“O cennet; biz, kullarımızdan takvâ sâhibi olanları
(ona) vârisçi kılacağız” (Meryem 63).
Âyet, cennete takvâ-sâhibi
olanların gireceğini söylüyor. Takvâ-sâhipleri bilindiği gibi, her konuda
sabredebilen ve bunu meleke hâline getirmiş olan kişilerdir. O hâlde takvâ-sâhipleri
“azgınlar”dan oluşan kişiler değildir. Bu bağlamda takvâ-sahiplerinin mekânı
olan cennet, cinsellik-merkezli bir yer olmaktan çıkıyor. Çünkü “bir kişiye 70
hûrinin düşeceği” gibi söylemlerle cennetin “aşırı cinselliğin yaşandığı bir
yer” zannedilmesi boşa çıkar. Zîrâ takvâ-sâhibi olan için bu bir anlam ifâde
etmez. Takvâ-sâhipleri, cinselliğe susamış kişiler değildirler. Buna göre,
cennet demek, “sınırsız cinselliklerin yaşandığı bir yer” demek değildir. En azından
cennet deyince insanın aklına hemen, “cinselliğin ayyuka çıktığı ve zirve
yaptığı bir yer” gelmemelidir.
İnsan Dünyâ’ya yâni maddeye
göbeğinden bağlı bir varlıktır. Böyle olması doğal ve de normâldir. Çünkü
insan, zaman ve mekâna bağlı-bağımlı bir varlıktır. Bu nedenle insan, zamandan
ve mekândan, yâni maddeden ve varlıktan bağımsız bir düşünce geliştiremez ve
eylemde bulunamaz. Kıyasını mecbûren zamâna ve mekâna göre yapar. Ölüm-ötesi
ile ilgili âyetler de bu nedenle Dünyâ’ya kıyasla anlatılır. İnsan da bu anlatılanları
-bunlar cezp edici şeyler olduklarından-, anlatılanların câzibesi nedeniyle
lafzî mânâda anlayarak, Dünyâ’dakine kıyasla bir beklenti içine girer. Allah
cennetle yâni madde-ötesi ile ilgili anlatımlarını, -insan metafizik olanı tasavvur
edemeyeceği için- Dünyâ’daki benzerlerine göre anlatmıştır. Et-meyve-süt-bal-kadın
vs. Kur’ân’da çok daha fazla müzekker (eril) ifâdeler olduğundan, anlatımlarda
kadın, müzekkere yâni erkeğe yönelik bir nîmet ifâdesi olarak kullanılmıştır
ama bu, o kadınla aynen Dünyâ’daki gibi bir ilişkinin olmasını zorunlu kılmaz.

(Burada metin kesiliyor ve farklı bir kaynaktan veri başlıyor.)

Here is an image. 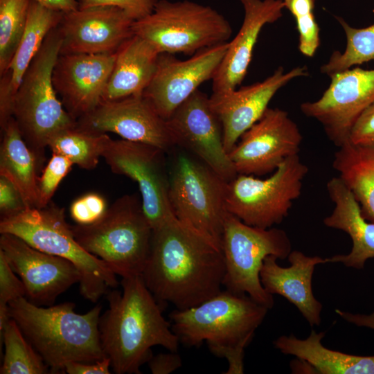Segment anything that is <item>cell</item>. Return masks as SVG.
Returning <instances> with one entry per match:
<instances>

Allah yaratılışı başlatır ve
sonra da tekrarlar. Fakat bu tekrâr, “aynı-şekilde bir tekrâr” olmak zorunda
değildir ve Allah’ın şânına yakışan, -her an yeni bir işte olduğundan dolayı-
farklı ve yeni bir yaratılış/tekrâr olsa gerektir:
“O, her an yeni bir iş ve oluştadır” (Rahmân 29).
“Yaratılışı başlatıp tekrarlayan da O’dur; bu O’na
çok kolaydır. Göklerde ve yerde en yüce örnek O’na âittir. O Üstündür,
Bilgedir” (Rûm 11, 27 ve Yûnus 34).
O hâlde cennetteki yaratılışımız
karbon temelli maddî bir yaratılış olmak zorunda değildir. Maddî bir yaratılış
olmadığında, bildiğimiz anlamda maddî bir cinsellikten de bahsedilemez. Allah
Kur’ân’da ölümden sonraki yaratılışımız için farklı bir yaratılma şeklinden
bahsediyor:
“Aranızda ölümü Biz takdir ettik ve Bizim önümüze geçilmez.
Kılıklarınızı değiştirecek ve sizi bilemeyeceğiniz bir yaratılışta vâr edeceğiz” (Vâkıa 60-61).
“Sanki onlar yâkut ve mercan gibidirler” (Rahmân 58). Bu âyet oradaki cennet halkının varlığının
yapısından bahsediyor olabilir. “Çevrelerinde
(gençlikleri ve dinçlikleri) ebedi kılınmış civanlar dolaşır-durur; sen onları
gördüğün zaman saçılmış birer inci sanırsın” (İnsan 19). Görüldüğü gibi
benzetmeler hep yâkut-mercan-inci kelimeleriyle yapılır. Hiç-bir yerde “karbon
temelli” bir bedenden bahsedilmiyor. Caner Taslaman:
“Hûriler Kur’ân’da “inci”ye (Vâkıa 23)
benzetilmektedir. Bu benzetmeyi bile bir cinsel îmâ olarak değerlendirenler
olmuştur. Oysa Kur’ân’da âhiretteki çocuklardan (vildan) bahsedilirken bunlar
da inciye benzetilmektedir (İnsan 19)” der.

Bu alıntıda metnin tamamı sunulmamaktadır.